Is ‘Princess Diaries’ only for girls and the ‘Eragon’ series only for boys?

Well, when it comes to children’s books, division by gender makes them easier to sell - but is that the right way for parents and booksellers?

We say nahin, no, nope, nada! And we’re going to tell you why in 4 reasons, peppered with some heartwarming tweets from across the world.

1. Books don’t discriminate, then why should readers? Books are global sources of joy, not written or meant for a particular gender. Let’s look at a book as a story, as an idea, as a friend - and not as something that is suitable or not suitable for a particular gender.

2. Because books should be chosen basis interest, and not gender: Books have a vast impact on our minds and we should allow our children to find whatever suits their interest. Does your son like to cook or play with dolls? Maybe a cooking book with beautiful pictures will interest him. Does your daughter like martial arts? Maybe a book on a ninja warrior will interest her! And if you aren’t sure what your child’s biggest interests are yet, that’s okay - experiment with books and you’ll find their niche!

3. Books help children discover themselves: Without knowing, books help us unravel a side of ourselves that we didn’t know existed. For instance, I know readers who realised how much they cared about nature after reading Ruskin Bond. Similarly, someone might discover they like mysteries and thrillers by reading Agatha Christie! Limiting the choice of books as per the gender of the child is like limiting their potential for discovering their own self and interests.

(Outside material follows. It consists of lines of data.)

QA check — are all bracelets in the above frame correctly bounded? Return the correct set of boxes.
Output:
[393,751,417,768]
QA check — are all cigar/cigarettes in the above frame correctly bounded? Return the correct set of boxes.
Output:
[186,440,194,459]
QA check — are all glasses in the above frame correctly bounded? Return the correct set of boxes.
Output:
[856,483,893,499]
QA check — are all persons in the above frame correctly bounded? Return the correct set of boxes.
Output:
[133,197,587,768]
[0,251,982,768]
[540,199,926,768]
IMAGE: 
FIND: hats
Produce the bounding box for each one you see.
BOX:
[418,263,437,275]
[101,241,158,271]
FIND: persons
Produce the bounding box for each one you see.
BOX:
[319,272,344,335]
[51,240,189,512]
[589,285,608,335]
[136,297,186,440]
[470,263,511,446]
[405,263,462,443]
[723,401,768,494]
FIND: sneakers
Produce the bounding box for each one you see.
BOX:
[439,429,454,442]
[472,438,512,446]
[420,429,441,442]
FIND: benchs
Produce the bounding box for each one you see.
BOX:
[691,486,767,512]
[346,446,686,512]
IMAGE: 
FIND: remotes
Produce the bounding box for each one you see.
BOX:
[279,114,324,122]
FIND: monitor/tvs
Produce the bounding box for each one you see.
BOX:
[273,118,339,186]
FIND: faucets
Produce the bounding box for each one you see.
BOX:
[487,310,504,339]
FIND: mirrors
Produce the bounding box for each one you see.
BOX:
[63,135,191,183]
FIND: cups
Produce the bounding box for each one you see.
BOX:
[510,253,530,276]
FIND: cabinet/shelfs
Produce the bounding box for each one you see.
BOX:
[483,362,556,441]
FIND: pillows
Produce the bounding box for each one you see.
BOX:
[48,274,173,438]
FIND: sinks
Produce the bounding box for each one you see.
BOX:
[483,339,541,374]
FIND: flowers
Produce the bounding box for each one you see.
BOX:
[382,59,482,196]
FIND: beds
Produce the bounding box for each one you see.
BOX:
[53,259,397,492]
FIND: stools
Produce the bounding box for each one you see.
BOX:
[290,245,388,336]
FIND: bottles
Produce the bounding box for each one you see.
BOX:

4. Segregation reinforces gender stereotypes: For far too long, young girls have been taught they are princesses waiting for their prince to ‘rescue’ them from danger. Young boys have been taught they must be strong and not vulnerable. We need to break this rigid mould.

I spoke to my father, Deepak Mehta, about whether he ever chose book for us according to gender when my sister and I were growing up.In his words, here’s the Freadom Parent Tip of the week.

“The best thing we did was to let your sister you discover your interests first, and then the books. You were always drawn to Hardy Boys, and even looking like them - while your sister loved Princess Diaries and then suddenly had dreams of becoming a dragon rider after reading ‘Eragon’. The gender never mattered - your choice of books evolved as you evolved.”